Berlin/Magdeburg (dpa) l Im Land erhöhten sich die Kosten des Eigenanteils für die Pflege 2018 um 76 Prozent von 271 auf 476 Euro pro Monat, wie eine Auswertung des arbeitgebernahen Instituts der deutschen Wirtschaft (IW) ergab. Mecklenburg-Vorpommern liegt bei einer Erhöhung um 78 Prozent von 292 Euro pro Monat auf nun 520 Euro nur knapp vor Sachsen-Anhalt auf dem ersten Platz. Es folgt auf Platz drei Thüringen mit plus 66 Prozent von 214 auf 355 Euro.

Hintergrund ist, dass die Pflegeversicherung – anders als die Krankenversicherung – nur einen Teil der Kosten trägt. Dazu kommen für Heimbewohner außerdem noch Kosten für Unterkunft, Verpflegung und für Investitionen in den Einrichtungen. Insgesamt ergeben sich im Bundesschnitt derzeit knapp 1900 Euro Zahlungen aus eigener Tasche.

Der starke Anstieg der Eigenanteile für die reine Pflege im Norden und Osten sei auffällig, heißt es in der Analyse. Allerdings lägen diese Zuzahlungen gerade in diesen Ländern trotzdem auf einem niedrigen Niveau im Vergleich zum Bundesschnitt. Deutschlandweit gab es ein Plus von 17 Prozent auf 693 Euro. Ausgewertet wurden Daten des Verbands der Ersatzkassen zum 1. Januar 2018 und zum 1. Juli 2019.

Den geringsten Anstieg der Eigenanteile für die reine Pflege gab es demnach in Berlin (8,8 Prozent auf 915 Euro), Nordrhein-Westfalen (9,3 Prozent auf 755 Euro) und im Saarland (9,6 Prozent auf 856 Euro). Bundesweit am höchsten ist dieser Eigenanteil in Baden-Württemberg mit 953 Euro, im Vergleich zum Vorjahr gab es im Südwesten ein Plus von 15 Prozent.

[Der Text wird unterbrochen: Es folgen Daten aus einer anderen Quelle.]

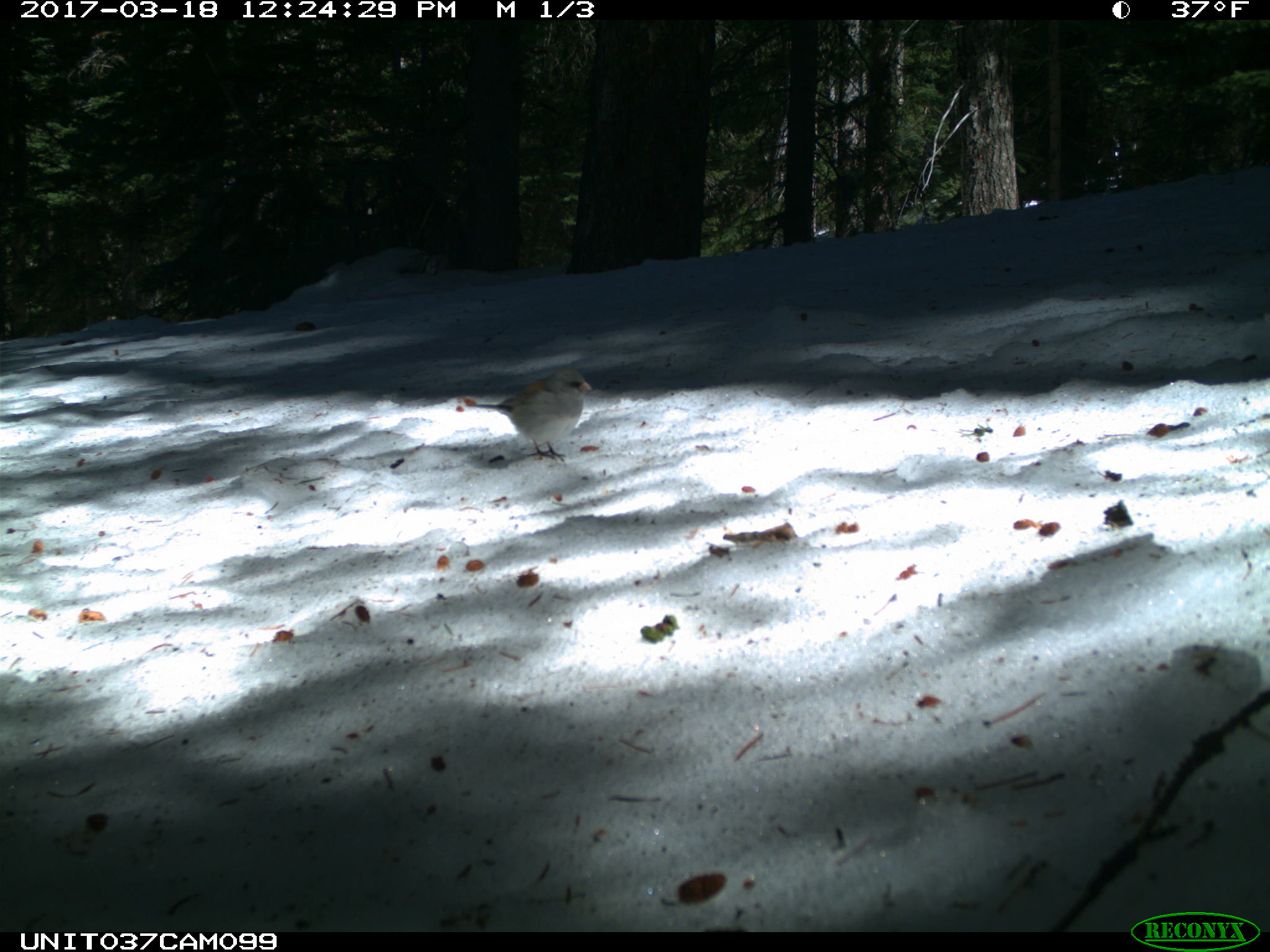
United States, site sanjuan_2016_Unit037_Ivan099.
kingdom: Animalia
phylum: Chordata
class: Aves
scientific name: Aves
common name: birds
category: unidentified bird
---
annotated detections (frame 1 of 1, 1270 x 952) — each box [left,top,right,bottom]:
animal: [468,368,592,464]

Mehr Menschen mit hohen Pflegegraden

Rund 30.000 Pflegebedürftige werden in Sachsen-Anhalt in einem Heim betreut. Eine Entlastung ist hierzulande nicht in Sicht. Nach Angaben der AOK vom Frühjahr dieses Jahres hatten zu diesem Zeitpunkt bereits 212 Heime für 2019 Anträge auf Preiserhöhungen gestellt. Gründe für die Preiserhöhung werden in der IW-Analyse verschiedene genannt. Einfluss auf die Höhe der einheitlichen Eigenanteile könne es haben, wenn zusehends Pflegebedürftige mit hohen Pflegegraden in den Heimen versorgt werden. Sie benötigten mehr Pflege und damit auch einen erhöhten Personaleinsatz. Zudem könnten Steigerungen in den Ländern aus höheren Lohnabschlüssen oder höhere Fachkräfteschlüsseln resultieren.

Wenn sich Tariflöhne und Fachkraftquoten auch durch bundesweite Vorgaben immer weiter annäherten, werde sich mittelfristig auch das Niveau der Eigenanteile angleichen. „Insbesondere für die bisher eher im unteren Bereich liegenden Bundesländer kann dies jedoch deutlich spürbare Erhöhungen der Eigenanteile mit sich bringen“, hieß es. Die Bundesregierung will höhere Löhne in der Pflege durchsetzen, um mehr dringend gesuchte Fachkräfte zu gewinnen. Angesichts der steigenden Kosten gibt es schon zahlreiche Forderungen nach einem Umbau der Finanzierung. Gesundheitsminister Jens Spahn (CDU) plant 2020 einen breiten Dialog dazu.